Perhaps even make these sandwiches.
A crispy roll. Bright pesto. Sweet roasted red peppers. Salty bacon. Creamy cheese. Meaty turkey. These party sandwiches have a little of everything and serve a crowd with minimal fuss. Better yet, the flavor is incredible.
- rolls to fill a 9x13-inch baking pan (I used 12 club rolls)
- ⅓ cup pesto
- ½ lb sliced deli oven roasted turkey breast
- 1 7-oz jar roasted red peppers, drained and chopped
- ¼ lb sliced deli mozzarella
- 1 8-oz package bacon, prepared
- Preheat the oven to 375 degrees. Spray a 9x13-inch baking pan with cooking oil spray.
- Slice open the rolls, and place the bottoms in tight rows in the prepared pan. You don't want there to be space between them.
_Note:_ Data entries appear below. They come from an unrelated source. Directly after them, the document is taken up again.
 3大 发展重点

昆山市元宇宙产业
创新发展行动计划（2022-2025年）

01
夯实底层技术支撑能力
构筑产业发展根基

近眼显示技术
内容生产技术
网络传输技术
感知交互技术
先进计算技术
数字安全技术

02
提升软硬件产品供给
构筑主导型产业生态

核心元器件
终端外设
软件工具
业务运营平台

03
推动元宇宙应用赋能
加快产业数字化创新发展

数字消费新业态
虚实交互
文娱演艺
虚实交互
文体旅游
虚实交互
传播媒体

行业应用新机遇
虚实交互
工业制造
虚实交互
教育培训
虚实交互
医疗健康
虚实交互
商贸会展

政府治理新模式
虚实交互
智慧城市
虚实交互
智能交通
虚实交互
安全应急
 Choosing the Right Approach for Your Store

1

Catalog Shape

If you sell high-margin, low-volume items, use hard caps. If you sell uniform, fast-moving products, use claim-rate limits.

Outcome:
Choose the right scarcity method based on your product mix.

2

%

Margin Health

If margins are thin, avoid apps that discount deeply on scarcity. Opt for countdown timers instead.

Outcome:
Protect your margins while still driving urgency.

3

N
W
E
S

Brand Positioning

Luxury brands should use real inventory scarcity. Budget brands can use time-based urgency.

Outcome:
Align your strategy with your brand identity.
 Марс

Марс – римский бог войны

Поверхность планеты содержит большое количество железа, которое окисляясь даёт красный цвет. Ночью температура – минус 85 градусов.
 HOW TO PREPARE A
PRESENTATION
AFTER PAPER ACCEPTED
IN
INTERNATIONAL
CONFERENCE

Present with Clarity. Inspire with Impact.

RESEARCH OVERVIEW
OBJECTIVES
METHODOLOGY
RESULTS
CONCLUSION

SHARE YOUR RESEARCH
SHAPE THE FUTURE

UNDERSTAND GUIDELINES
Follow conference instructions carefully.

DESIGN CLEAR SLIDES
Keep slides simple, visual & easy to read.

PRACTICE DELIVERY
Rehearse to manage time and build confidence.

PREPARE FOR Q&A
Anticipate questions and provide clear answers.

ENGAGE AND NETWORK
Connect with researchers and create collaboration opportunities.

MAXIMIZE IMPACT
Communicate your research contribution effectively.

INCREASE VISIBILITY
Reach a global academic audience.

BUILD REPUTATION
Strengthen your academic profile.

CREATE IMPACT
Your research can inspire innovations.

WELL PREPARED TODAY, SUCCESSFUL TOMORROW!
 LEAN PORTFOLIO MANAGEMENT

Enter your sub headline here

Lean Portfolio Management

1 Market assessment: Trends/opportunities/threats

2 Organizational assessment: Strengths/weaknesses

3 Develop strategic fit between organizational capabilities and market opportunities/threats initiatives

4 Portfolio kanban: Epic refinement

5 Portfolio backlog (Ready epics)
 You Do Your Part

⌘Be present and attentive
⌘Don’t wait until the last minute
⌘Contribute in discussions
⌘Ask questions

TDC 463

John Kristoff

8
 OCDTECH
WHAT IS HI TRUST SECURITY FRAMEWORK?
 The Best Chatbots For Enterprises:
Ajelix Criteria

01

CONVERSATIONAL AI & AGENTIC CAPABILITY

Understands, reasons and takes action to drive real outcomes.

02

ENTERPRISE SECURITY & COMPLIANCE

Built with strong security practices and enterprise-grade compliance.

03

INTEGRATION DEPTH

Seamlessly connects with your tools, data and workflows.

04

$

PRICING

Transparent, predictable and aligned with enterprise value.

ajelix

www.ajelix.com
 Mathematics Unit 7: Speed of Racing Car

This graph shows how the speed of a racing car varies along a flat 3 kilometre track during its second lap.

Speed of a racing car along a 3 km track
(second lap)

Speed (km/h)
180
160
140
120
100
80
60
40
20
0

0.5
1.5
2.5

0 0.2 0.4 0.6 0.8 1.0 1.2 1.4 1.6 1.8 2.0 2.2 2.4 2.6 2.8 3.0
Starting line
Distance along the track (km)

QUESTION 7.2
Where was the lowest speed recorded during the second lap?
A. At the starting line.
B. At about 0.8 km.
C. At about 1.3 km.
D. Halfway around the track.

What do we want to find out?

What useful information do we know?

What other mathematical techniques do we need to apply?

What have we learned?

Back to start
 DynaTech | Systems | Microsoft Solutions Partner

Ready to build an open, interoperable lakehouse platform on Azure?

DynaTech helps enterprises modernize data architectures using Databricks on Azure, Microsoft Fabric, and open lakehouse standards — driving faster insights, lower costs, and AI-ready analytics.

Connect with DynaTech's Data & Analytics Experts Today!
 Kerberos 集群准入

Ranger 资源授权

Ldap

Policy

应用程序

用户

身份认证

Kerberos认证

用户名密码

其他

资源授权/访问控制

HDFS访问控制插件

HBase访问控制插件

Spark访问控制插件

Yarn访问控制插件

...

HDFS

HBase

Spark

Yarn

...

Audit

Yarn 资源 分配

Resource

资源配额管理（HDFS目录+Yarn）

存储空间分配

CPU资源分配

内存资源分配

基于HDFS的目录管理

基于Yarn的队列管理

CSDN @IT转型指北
- Spoon the pesto onto the rolls, dividing equally among the bottoms. Top with turkey slices, roasted red pepper bits, mozzarella cheese and bacon. Cover with the roll tops (Make sure they are in the same row pattern as the bottoms!)
- Slide the pan into the oven and bake for 10-15 minutes, until the sandwiches are hot and the cheese is melty. Use a sharp knife to slice between the rolls to separate the meat and cheese filling. Let cool slightly, and then serve.
- A slim spatula or a fork is handy for getting the first few sandwiches out.